Sunday, November 5, 2023

Five Nights at Freddy's

Movie Name:
Five Nights at Freddy's
Year of Release: 2023
Director: Emma Tammi
Starring: Josh Hutcherson, Piper Rubio, Elizabeth Lail, Matthew Lillard, Mary Stuart Masterson, Kat Conner Sterling, David Lind, Christian Stokes, Joseph Poliquin, Grant Feely, Asher Colton Spence, David Huston Doty, Liam Hendrix, Jophielle Love, Tadasay Young, Michael P. Sullivan, Wyatt Parker, Lucas Grant
Genre: Horror, Mystery, Thriller
Score out of ten (whole numbers only): 2
View Trailer

Synopsis and Review
Another commercially successful release from Blumhouse, "Five Nights at Freddy's" is authored by director Emma Tammi who has previously directed "The Wind" and episodes of the show "Into the Dark". The film focuses its narrative on mall security guard Mike Schmidt, who is fired from his position when he attacks a man who is taking a small child, a situation Mike mistakenly perceives to be a kidnapping (the man is actually the child's father). Mike who is the guardian of his sister, finds himself in a tough situation since he needs a new job in order to keep supporting the household, while his aunt is also trying to get custody of his sister, so she can get the custody's monthly payments. He eventually caves in and takes a job at Freddy Fazbear's Pizza, an abandoned family entertainment center, one that requires a security guard  at night in order to avoid squatters and further damage to the building and its contents. Mike falls asleep during his first night at the job, and he has his recurring dream where his brother is taken when he and his family are out camping. He also meets police officer Vanessa Shelly, who gives him some background on the place, including the fact of why it closed down (which was due to the disappearance of 5 children).

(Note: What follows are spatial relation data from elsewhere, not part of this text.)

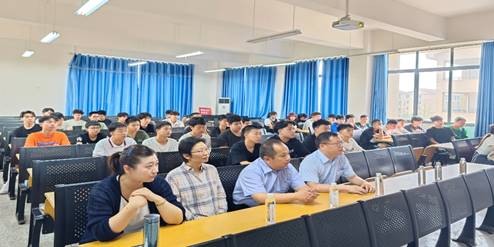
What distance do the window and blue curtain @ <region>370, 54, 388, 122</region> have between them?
11.7 inches

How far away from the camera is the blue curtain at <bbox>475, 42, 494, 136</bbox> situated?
810cm

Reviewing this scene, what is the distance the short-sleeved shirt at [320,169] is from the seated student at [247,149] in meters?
0.76

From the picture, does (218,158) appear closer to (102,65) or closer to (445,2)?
(445,2)

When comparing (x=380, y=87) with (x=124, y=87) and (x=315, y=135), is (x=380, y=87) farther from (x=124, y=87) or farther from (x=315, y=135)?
(x=124, y=87)

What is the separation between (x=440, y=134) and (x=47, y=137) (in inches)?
270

Mike's aunt decides to cut some corners, and tries to sabotage him by hiring a few people to trash Freddy's. However the animatronic mascots come alive and kill all the hoodlums. Mike in the meantime has to bring his sister Abby to work with him as his babysitter is unavailable. During that night she becomes familiar with the animatronics who befriend her. Mike uncovers that the animatronics are actually possessed by the ghosts of the missing children, but soon finds out they have sinister ambitions and Vanessa herself knows more than she has led on.
Unlike some of the best features previously produced by Jason Blum and released by his Blumhouse, "Five Nights at Freddy's" is rather anemic from a suspense point of view, the same going for humor or even character relevance. Emma Tammi takes her time in slowly revealing Mike's trauma and what his arc is, but for the most part it seems like the character only exists at night, has no actual motivations in his life, or for that matter has any relevant ambitions or even social skills. The interactions that occur between Mike and his sister Abby are repetitive and always depicted in the same note (she's remote, he complains about her and always feels absent minded). Which is to say, all characters in this feature are very roughly illustrated, and ultimately are unsatisfying in terms of actually taking us on a journey, even if in this case the narrative is trying to illustrate the journey of redemption Mike seeks for the loss of his brother. In addition to the limited character development, the animatronics themselves aren't necessarily particularly scary (nor is their utilization particularly effective), nor is the third act reveal, which ultimately feels underwhelming. The cast tries their best with what they have, with the underrated Mary Stuart Masterson creating something of a caricature with the villainous aunt, and Matthew Lillard having a bit of fun with a temp placing professional. The production team is at best uninspired, with the production design sadly not creating a memorable scenario for Freddy's and its animatronics to live in. This is a feature that feels undercooked and somewhat forgettable.